As a new graduate student, your research is examining the performance of 5-day precipitation forecasts at a number of Snotel sites in the Upper Boise River Basin. The forecasts are generated by a research center at a university in the western United States using the [Weather Research and Forecasting](https://www2.mmm.ucar.edu/wrf/users/) model. They run a 360 hr (i.e., 15 day) forecast using WRF every day at the top of every hour for the entire western United States, and puts the output you need on an Amazon Web Services (AWS) S3 bucket that is freely available.  

File pattern:
WRF_fcst_YYYYMMDD_HHz_VVV.nc

Where:
- YYYY is the year of the forecast date
- MM is the month of the forecast date
- DD is the day of the forecast
- HH is the hour the forecast was initiated (0-23)
- VVV is the valid hour of the forecast from the time of initiation in hours (0-360 hr in 3 hr increments). So 000 is the initial hour of the forecast, 003 would be the 3rd hour, 006 the 6th, and so forth.
- 'WRF_fcst_' is the prefix of the file name
- '.nc' is the file extension (this stands for NetCDF file - a real file format)

### 2. Instructions: 

1. Write a function that takes as input the forecast year, month, day, and hour, as well as a maximum valid hour and returns a list of file names that contain the forecast data
2. Test your code for three days (2025-03-01, 2025-04-01, and 2025-05-01), for forecast hour 6, and a maximum valid hour of 120 hours. Print the results of the returned list to the screen and verify manually. 

### 3. Concepts Assessed:

- String handling
- For loops
- Basic functions

In [1]:
def FormatFileName(file_prefix, file_ext, year, mon, day, fcst_hour, beg_valid_hr, end_valid_hr):
    
    fcst_filenames = []
    
    fcst_filebase = f'{file_prefix}{year}{mon:02d}{day:02d}_{fcst_hour:02d}z_'
    
    # Error trap: The following assertions must pass
    assert beg_valid_hr % 3 == 0, "Error, beg_valid_hour must be a multiple of 3"
    assert end_valid_hr % 3 == 0, "Error, end_valid_hour must be a multiple of 3"
    assert (fcst_hour % 6 == 0) and (fcst_hour < 24) and (fcst_hour >= 0), "Forecast hour must be 0, 6, 12, or 18"
    
    valid_hr = beg_valid_hr
    while(valid_hr <= end_valid_hr):
        fcst_filenames.append(f'{fcst_filebase}{valid_hr:03d}{file_ext}')
        valid_hr += 3
        
    return fcst_filenames
        
        

In [4]:
fcst_prefix = 'WRF_fcst_'
fcst_ext = '.nc'

test_filenames = FormatFileName(fcst_prefix,fcst_ext,2025,3,1,9,0,120)
print(*test_filenames, sep='\n')

AssertionError: Forecast hour must be 0, 6, 12, or 18

In [None]:
test_filenames2 = FormatFileName(fcst_prefix,fcst_ext,2025,4,1,6,0,120)
print(*test_filenames2, sep='\n')

In [None]:
test_filenames3 = FormatFileName(fcst_prefix,fcst_ext,2025,5,1,6,0,120)
print(*test_filenames3, sep='\n')

## Problem 2

### 1. Problem Background

You just started grad school and inhereted some code from the final chapter of a previous student's thesis. That last chapter was completed in about 1 month and your advisor has said they want you to follow up on the precipitation analysis the student has done with a new version of the precipitation dataset that was just released. 
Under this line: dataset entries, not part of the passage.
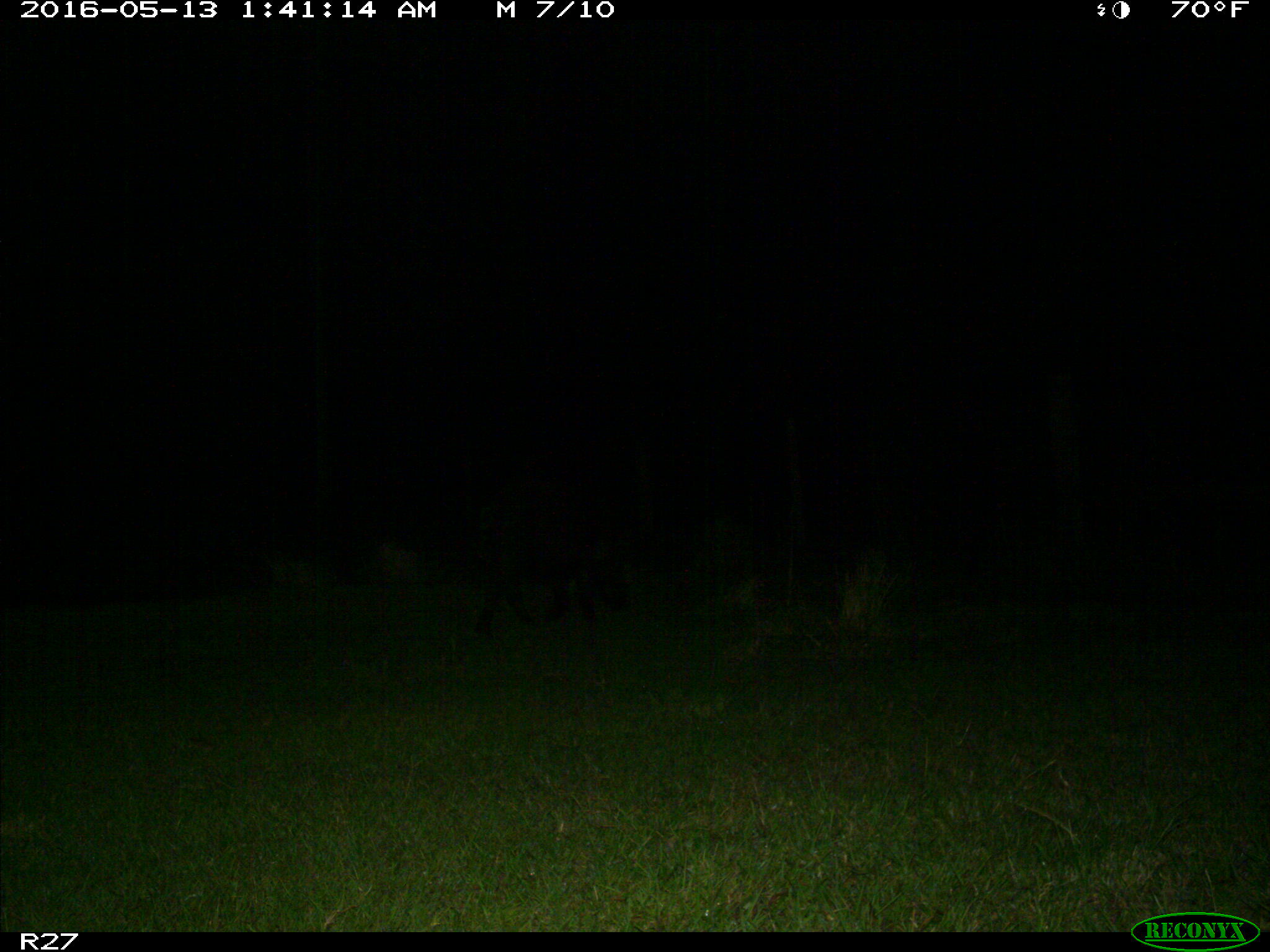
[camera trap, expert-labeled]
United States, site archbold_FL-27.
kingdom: Animalia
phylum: Chordata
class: Mammalia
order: Artiodactyla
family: Suidae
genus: Sus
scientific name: Sus scrofa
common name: wild boar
Sus scrofa (wild boar).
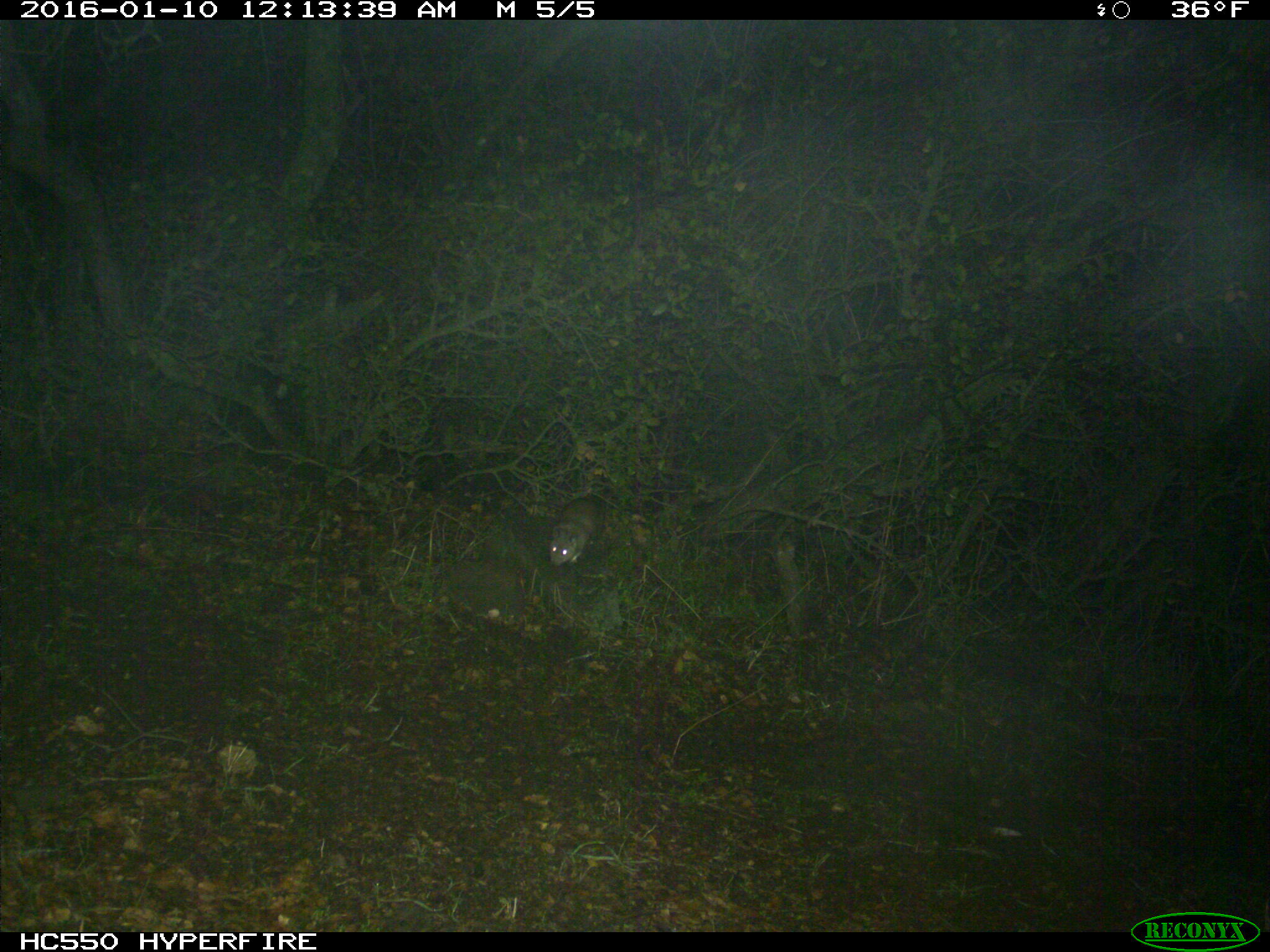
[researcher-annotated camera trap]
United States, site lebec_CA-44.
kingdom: Animalia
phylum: Chordata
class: Mammalia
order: Rodentia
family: Cricetidae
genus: Neotoma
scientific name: Neotoma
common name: pack rat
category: unidentified pack rat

As you dig through their code to make it work, you realize it's not commented well at all. Additionally, the student is now working Goldman Sachs working on CliFi (climate finance) problems and, well, you can't afford their hourly rate to get some help! In order to get the data, you would need to modify the name of the files, because the revised dataset uses a different naming convention. The previous student's code to create a list of the names of files to download and analyze is below. 

### 2. Instructions

1. In your own words, what does the code do? Is it correct? 
2. Go through the old student's code and add comments describing what the code is doing. Comments should be thorough enough that they're helpful for you, but also the student that comes after you. 
3. Are there some things in the code that you would do to edit the code for clarity (i.e., to make it more readible)? Make a list of these things, but do not implement them. 

### 3. Concepts Assessed:

- Peer review
- Commenting code
- String handling
- For loops
- Functions

In [None]:
# The function below takes as input the year and returns a boolean variable
# (a logical True or False) if it is a leap year 
def IsLeapYear(year):
    
    if (year % 4 == 0): # Checking if the year is modulo 4
        if (year % 500 == 0): # If the year is modulo 500 (should be 400) it is a leap year
            return True
        elif (year % 100 == 0): # If year is not modulo 400, but is modulo 100, it is NOT a leap year
            return False
        else: # If year is modulo 4, but not 400 or 100, it is a leap year
            return True
    else: # If year is not modulo 4, it is not a leap year
        return False
    
# The function below takes as input a file base name, file extension, start 
# year, and end year and returns a list of file names between the start and end year
# that are based on the date
def ReturnFileList(file_base, file_ext, start_yr, end_yr):
    
    # This is a list of the days in each month
    DiM = [31, 28, 31, 30, 31, 30, 31, 31, 30, 31, 30, 31]

    # Set year equal to start year
    year = start_yr

    # Create an empty list to store the file names in
    files = []
    
    # Loop through the years 
    for i in range(end_yr - start_yr + 1):
        # Loop through the months
        for j in range(12):
            # If the month is February and it's a leap year, 
            # there are 29 days in the month
            if (j+1==2) and IsLeapYear(year):
                days_in_month = 29
            else:
                days_in_month = DiM[j]
            
            # Loop through the days in month
            for k in range(days_in_month):
                
                # Construct file name based on file base, year, month, day, and extension
                file_name = f'{file_base}-{year:4d}-{(j+1):02d}-{(k+1):02d}{file_ext}'
                
                # Asspend the file name to the list of files
                files.append(file_name)
                
        # Increment the year
        year = year + 1
    
    # Return the list
    return files

In [None]:
StartYr = 1998
EndYr = 2000

file_list = ReturnFileList('precip','.nc',StartYr,EndYr)

print(str(len(file_list))+' files')
print(*file_list, sep='\n')


Your Markdown answers go here...